- Interactive map of Valle Verde, Texas
- Coordinates: 27°40′47″N 99°12′4″W﻿ / ﻿27.67972°N 99.20111°W
- Country: United States
- State: Texas
- County: Webb

Area
- • Total: 0.2 sq mi (0.52 km^{2})
- • Land: 0.2 sq mi (0.52 km^{2})
- • Water: 0.0 sq mi (0 km^{2})
- Elevation: 532 ft (162 m)

Population (2020)
- • Total: 0
- • Density: 0.0/sq mi (0.0/km^{2})
- Time zone: UTC-6 (Central (CST))
- • Summer (DST): UTC-5 (CDT)
- Zip Code: 78044
- GNIS feature ID: 2584750

= Valle Verde, Texas =

Valle Verde is an unincorporated community and census-designated place (CDP) in Webb County, Texas, United States. As of the 2020 census, Valle Verde had a population of 0.

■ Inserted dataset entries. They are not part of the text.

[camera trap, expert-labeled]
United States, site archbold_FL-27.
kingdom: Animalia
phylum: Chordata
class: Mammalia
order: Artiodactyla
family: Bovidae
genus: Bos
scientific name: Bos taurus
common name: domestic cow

It is one of several colonias in the county.
==Geography==
Valle Verde is located at (27.679691, -99.200997).
The CDP has a total area of 0.2 sqmi, all land.

==Demographics==

Valle Verde first appeared as a census-designated place in the 2010 U.S. census, one of seven CDPs (Colorado Acres, Hillside Acres, Las Haciendas, Las Pilas, Los Veteranos I, Pueblo East, and Valle Verde) were formed out the Ranchitos Las Lomas CDP. The population was listed as zero in both the 2010 and 2020 U.S. censuses.

Historical population
| Census | Pop. | Note | %± |
| 2010 | 0 |  | — |
| 2020 | 0 |  | — |
U.S. Decennial Census 1850–1900 1910 1920 1930 1940 1950 1960 1970 1980 1990 2000 2010

===2020 census===

Valle Verde CDP, Texas – Racial and ethnic composition Note: the US Census treats Hispanic/Latino as an ethnic category. This table excludes Latinos from the racial categories and assigns them to a separate category. Hispanics/Latinos may be of any race.
| Race / Ethnicity (NH = Non-Hispanic) | Pop 2010 | Pop 2020 | % 2010 | % 2020 |
|---|---|---|---|---|
| White alone (NH) | 0 | 0 | 0.00% | 0.00% |
| Black or African American alone (NH) | 0 | 0 | 0.00% | 0.00% |
| Native American or Alaska Native alone (NH) | 0 | 0 | 0.00% | 0.00% |
| Asian alone (NH) | 0 | 0 | 0.00% | 0.00% |
| Native Hawaiian or Pacific Islander alone (NH) | 0 | 0 | 0.00% | 0.00% |
| Other race alone (NH) | 0 | 0 | 0.00% | 0.00% |
| Mixed race or Multiracial (NH) | 0 | 0 | 0.00% | 0.00% |
| Hispanic or Latino (any race) | 0 | 0 | 0.00% | 0.00% |
| Total | 0 | 0 | 100.00% | 100.00% |

==Education==
Residents are in the United Independent School District. Zoned schools include: Dr. Henry Cuellar Elementary School, Antonio Gonzalez Middle School, and United South High School.

The designated community college for Webb County is Laredo Community College.